Vlaminck worked by himself in Chatou, painting vertiginous landscapes of saturated colours. He was always considered the wildest of the Fauves and was probably the only one of these painters to whom the term “wild beast” can truly be applied. Joking and irreverent by nature, Vlaminck’s painting is characterised by a use of unconventional colours and a dynamic, impetuous brushstroke. He was without doubt the most powerful and expressive of the group.

4. THE FEROCITY OF COLOUR
The scandal caused by these paintings at the Salon d’Automne in 1905 strengthened the Fauves’ identity and from that date onwards they regularly exhibited in Paris’s modern art galleries and enjoyed the support of dealers such as Vollard. Commissioned by the latter, Derain made three trips to London where he produced some of Fauvism’s most spectacular paintings. In these works Derain offered a new image of the British capital through his use of fierce colours in works that were totally divorced from any naturalistic description and possessed of enormous stylistic variety In Paris, Marquet also produced an important series of urban views in more muted tones but with an astonishing capacity to convey the city’s atmosphere, discarding details and focusing on the essential. Vlaminck, in contrast, continued to paint on the outskirts of Chatou, focusing his attention on the vibration of the landscape and using increasingly expressionist and exuberant colours that led to a simplification of the volumes through an overflowing, anarchic and vibrant technique.

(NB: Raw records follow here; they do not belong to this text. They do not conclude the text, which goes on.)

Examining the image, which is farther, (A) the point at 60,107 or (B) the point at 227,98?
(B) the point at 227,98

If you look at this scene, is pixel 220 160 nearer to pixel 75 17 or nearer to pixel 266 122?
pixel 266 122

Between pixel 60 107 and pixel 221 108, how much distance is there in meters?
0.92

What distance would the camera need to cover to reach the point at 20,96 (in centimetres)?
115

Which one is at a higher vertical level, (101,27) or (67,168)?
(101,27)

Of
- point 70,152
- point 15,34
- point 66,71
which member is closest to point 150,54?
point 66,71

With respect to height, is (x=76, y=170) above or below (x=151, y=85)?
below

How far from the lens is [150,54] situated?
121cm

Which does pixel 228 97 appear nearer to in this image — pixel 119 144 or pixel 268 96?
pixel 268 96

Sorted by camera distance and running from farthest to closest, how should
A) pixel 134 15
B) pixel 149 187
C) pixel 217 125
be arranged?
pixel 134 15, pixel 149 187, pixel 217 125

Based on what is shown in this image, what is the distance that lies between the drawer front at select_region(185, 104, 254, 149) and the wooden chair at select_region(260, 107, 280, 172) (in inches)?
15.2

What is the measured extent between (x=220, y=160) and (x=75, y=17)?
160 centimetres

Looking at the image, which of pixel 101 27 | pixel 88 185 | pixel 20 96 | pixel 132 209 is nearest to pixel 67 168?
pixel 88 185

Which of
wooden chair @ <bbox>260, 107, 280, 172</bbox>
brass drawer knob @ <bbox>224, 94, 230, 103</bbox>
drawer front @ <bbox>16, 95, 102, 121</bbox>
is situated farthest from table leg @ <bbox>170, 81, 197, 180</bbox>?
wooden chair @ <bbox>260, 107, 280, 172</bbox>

In early 1906 three painters from Le Havre joined the group: Raoul Dufy, Othon Friesz and Georges Braque, who breathed new life into the movement in a dazzling manner, given that the original members from Moreau’s studio had begun to abandon their intense chromatism. They adopted the habit of painting in “teams” as the earlier Fauves had done: Marquet and Dufy travelled along the Normandy coast together, sharing subjects such as the beach and pier at Sainte-Adresse. Braque and Friesz meanwhile spent part of the summer painting together in Antwerp before going on to L’Estaque and La Ciotat, small fishing villages near Marseilles where they spent the winter. Once again the Mediterranean light of these places inspired them to heighten the tone of their palette and create brilliant paintings with exaggerated colours and serpentine forms.

5. DIVIDING PATHS
The exhibition concludes with a group of paintings that reveal the different paths taken by the Fauve painters from 1907. While from its outset the movement essentially focused on landscape, many of the artists involved were notably interested in Parisian night-life, a theme that was typical of the avant-garde in general. Vlaminck, Rouault and Van Dongen depicted this world of prostitutes and circus people with enormous immediacy and dynamism using heightened colours and extremely expressive, violent brushstrokes which to some extent connect to the Expressionist painting that was emerging at this period outside France.

Cézanne had died in October 1906 and an important retrospective was organised in his honour at the Salon d’Automne of 1907. Despite the fact that Cézanne’s influence had been markedly present in the Fauves’ style since their earliest years, the rediscovery of his work together with their discovery of primitive sculpture and the impact of Picasso’s Demoiselles d’Avignon provoked a rapid abandonment of colour in favour of line and form. This renewed interest in Cézanne was expressed in an important series of bathers, depicted with extremely monumental figures and increasingly muted palettes. In addition, some of the Fauves such as Braque, Derain and Dufy assimilated Cézanne’s new vision of order and of the structure of nature, giving rise to a geometry of forms close to Cubism. For this reason the last section of the exhibition analyses this step from Cézannesque Fauvism to the onset of Cubism.

This section also includes a group of ceramics that establishes an interesting dialogue with paintings created during the last phase of Fauvism.